A High Five for Glenn Burke
- Author: Phil Bildner
- Language: English
- Published: February 25, 2020
- Media type: Print
- Pages: 288
- ISBN: 978-0-374-31273-2
- OCLC: 1089284174

= A High Five for Glenn Burke =

2020 middle-grade novel by Phil Bildner

A High Five for Glenn Burke is a middle-grade novel by Phil Bildner, published February 25, 2020, by Farrar, Straus and Giroux, about Silas Wade, who learns about Glenn Burke, a gay, Major League baseball player in the 1970s and begins to accept his own sexual identity.

== Plot summary ==
Sixth-grader Silas Wade takes the first step toward coming out when he gives a presentation in class about a gay baseball player named Glenn Burke. His second step is confiding to his best friend Zoey, and eventually his coach, that he is gay. Silas soon finds himself stuck in a difficult situation and becomes torn between wanting to hide his identity and channeling the courage to embrace it. The story follows as Silas continues to navigate the struggles—and freedom—of coming out to those around him.

== Reception ==
A High Five for Glenn Burke received a starred review from Booklist, as well as positive reviews from Kirkus, The Bulletin of the Center for Children's Books, and School Library Journal.

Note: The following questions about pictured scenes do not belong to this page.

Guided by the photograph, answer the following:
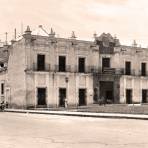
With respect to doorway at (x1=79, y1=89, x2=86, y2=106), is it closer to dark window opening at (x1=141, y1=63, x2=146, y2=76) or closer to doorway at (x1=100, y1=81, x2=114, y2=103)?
doorway at (x1=100, y1=81, x2=114, y2=103)

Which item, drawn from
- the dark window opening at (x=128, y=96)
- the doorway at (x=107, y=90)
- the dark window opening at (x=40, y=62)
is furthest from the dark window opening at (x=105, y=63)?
the dark window opening at (x=40, y=62)

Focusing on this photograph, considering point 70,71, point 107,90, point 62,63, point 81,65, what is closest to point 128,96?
point 107,90

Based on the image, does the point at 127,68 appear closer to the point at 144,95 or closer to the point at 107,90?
the point at 107,90

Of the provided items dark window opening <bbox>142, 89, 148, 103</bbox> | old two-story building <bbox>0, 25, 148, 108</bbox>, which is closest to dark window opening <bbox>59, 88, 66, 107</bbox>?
old two-story building <bbox>0, 25, 148, 108</bbox>

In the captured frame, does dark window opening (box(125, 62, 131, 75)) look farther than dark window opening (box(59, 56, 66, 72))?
Yes

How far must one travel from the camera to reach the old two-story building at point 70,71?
42344 mm

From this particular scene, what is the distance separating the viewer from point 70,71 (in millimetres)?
44781

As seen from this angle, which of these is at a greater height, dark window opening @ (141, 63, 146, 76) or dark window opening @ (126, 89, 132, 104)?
dark window opening @ (141, 63, 146, 76)

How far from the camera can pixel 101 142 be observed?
37.7ft

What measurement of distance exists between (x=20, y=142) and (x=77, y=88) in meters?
33.8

Alongside being selected by the Junior Library Guild, A High Five for Glenn Burke received the following accolades:

- Chicago Public Library 2022-2023 Rebecca Caudill Award Nominee
- Lambda Literary Award for LGBTQ Children's Literature (2021)
- NCTE Charlotte Huck Award Honor Book (2021)
- Bank Street College of Education Best Book of 2021
- New York Public Library 100 Best Books for Kids
- Chicago Public Library Best Fiction for Older Readers (2020)

=== Controversy ===
In an interview with Phil Bildner in August 2020, he mentions that he was invited to a school in New Jersey but disinvited "once they learned the book had LGBTQ themes." Bildner has noted that he knows "it won't be the last time it happens."

He hopes parents and schools will continue advocating for books like A High Five for Glenn Burke, especially when they work with middle school students because "[t]hese kids are trying to figure out who they are and where they fit in, and they need to know a book like this exists." He continued, noting that "Tragically, when you erase LGBTQ books and eliminate access to them, you erase these kids and their narratives. And, when you do this, lives are at stake. These kids need to know that their stories and their lives, matter. Teachers and librarians need to be caretakers—not gatekeepers—to create a safe space for all kids."

In 2022 in Texas, parents Paul and Rachel Elliott challenged 280 books, including A High Five for Glenn Burke, and many others containing LGBTQIA+ themes; however, no books were removed from libraries as a result. In August 2023, The Des Moines Register published an article on a list of banned books in an Iowa school district, which included A High Five for Glenn Burke.